## What this task involves
State the award amount given in the grant announcement below.

## Provided passage
-----
Probing Neural Connectivity at Multiple Temporal Scales

nsf_101x102.jpg

Professor Laleh Najafizadeh is PI on a new NSF grant from the Biomedical Engineering (BME) Program of the Division of Chemical, Bioengineering, Environmental and Transport Systems (CBET).

The title of the project is "Probing Neural Connectivity at Multiple Temporal Scales" and the award amount is $363,273. This project is in collaboration with David Margolis (Co-PI), Assistant Professor at the Department of Cell Biology and Neuroscience (CBN) from the School of Arts and Sciences at Rutgers.

This project will develop a new comprehensive framework that will enable quantitative assessment of studying short-term and long-term network changes to advance our understanding of the dynamics of functional reorganization of the brain. The brain is a highly complex dynamic system in which neural functional connections are continuously changing at multiple time scales. These changes can occur at short scales, for example due to learning a simple task, or at relatively longer scales, due to wide range of reasons, such as learning complex concepts, brain-related diseases, and going through rehabilitation. Currently, our understanding of how the neural functional interactions form and change with time has been very limited because of lack of 1) quantitative measures that can reliably characterize these changes at different time scales, and 2) the ability to continuously monitor and record brain activities at different time scales, from millisecond to days and weeks. This project aims to address these limitations by taking a combined theoretical-experimental approach to establish a comprehensive data-driven framework that will enable quantitative characterization of the dynamic properties of brain functional networks at multiple temporal scales. With a focus on somatosensory learning, this research will use the proposed framework along with chronic imaging in GCaMP6f reporter mice, to quantitatively examine 1) how the interactions among functional brain networks are modified by task performance (short term changes), 2) how such interactions differ over days when mice finally becomes expert in performing the task (long term changes), and 3) how manipulating different nodes in the network, will change the dynamics of brain functional interactions. The success of this project, by including the temporal dimension into the analysis, will have a transformative impact in the field of neuroscience. This project will also provide a unique opportunity for the graduate and undergraduate students to obtain multidisciplinary expertise at the intersection of signal processing, statistics, neurobiology and imaging, thus providing an ideal platform for the training of the next generation engineers and neuroscientists.
-----
## Records supplied
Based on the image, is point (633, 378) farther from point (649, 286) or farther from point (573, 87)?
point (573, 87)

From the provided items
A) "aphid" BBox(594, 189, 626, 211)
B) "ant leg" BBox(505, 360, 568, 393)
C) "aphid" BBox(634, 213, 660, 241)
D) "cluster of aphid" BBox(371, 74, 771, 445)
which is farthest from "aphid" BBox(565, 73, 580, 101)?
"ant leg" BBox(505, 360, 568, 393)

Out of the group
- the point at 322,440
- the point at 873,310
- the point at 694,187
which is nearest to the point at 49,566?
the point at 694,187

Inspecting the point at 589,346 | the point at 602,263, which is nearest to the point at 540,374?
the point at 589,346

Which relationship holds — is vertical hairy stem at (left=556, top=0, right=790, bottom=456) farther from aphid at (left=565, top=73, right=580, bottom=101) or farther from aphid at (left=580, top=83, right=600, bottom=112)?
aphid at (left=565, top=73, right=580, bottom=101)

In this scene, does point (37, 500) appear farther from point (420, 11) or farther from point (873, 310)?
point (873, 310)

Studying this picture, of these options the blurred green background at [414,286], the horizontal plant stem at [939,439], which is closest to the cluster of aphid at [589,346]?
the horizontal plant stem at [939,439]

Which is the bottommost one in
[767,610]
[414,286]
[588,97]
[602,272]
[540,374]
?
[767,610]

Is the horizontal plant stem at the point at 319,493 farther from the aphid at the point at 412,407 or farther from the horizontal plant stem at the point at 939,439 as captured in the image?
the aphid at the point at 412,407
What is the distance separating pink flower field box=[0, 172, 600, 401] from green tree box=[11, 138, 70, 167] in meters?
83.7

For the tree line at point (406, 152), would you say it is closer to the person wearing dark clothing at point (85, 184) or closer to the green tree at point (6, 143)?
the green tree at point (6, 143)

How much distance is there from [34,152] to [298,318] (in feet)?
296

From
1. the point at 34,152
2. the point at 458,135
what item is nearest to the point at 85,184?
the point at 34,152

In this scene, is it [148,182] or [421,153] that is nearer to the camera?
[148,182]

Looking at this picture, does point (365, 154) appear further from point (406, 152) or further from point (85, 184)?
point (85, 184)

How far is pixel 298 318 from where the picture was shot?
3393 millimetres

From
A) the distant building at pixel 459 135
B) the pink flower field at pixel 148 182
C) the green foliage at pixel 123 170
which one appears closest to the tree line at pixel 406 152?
-----
## Exercise output
$363,273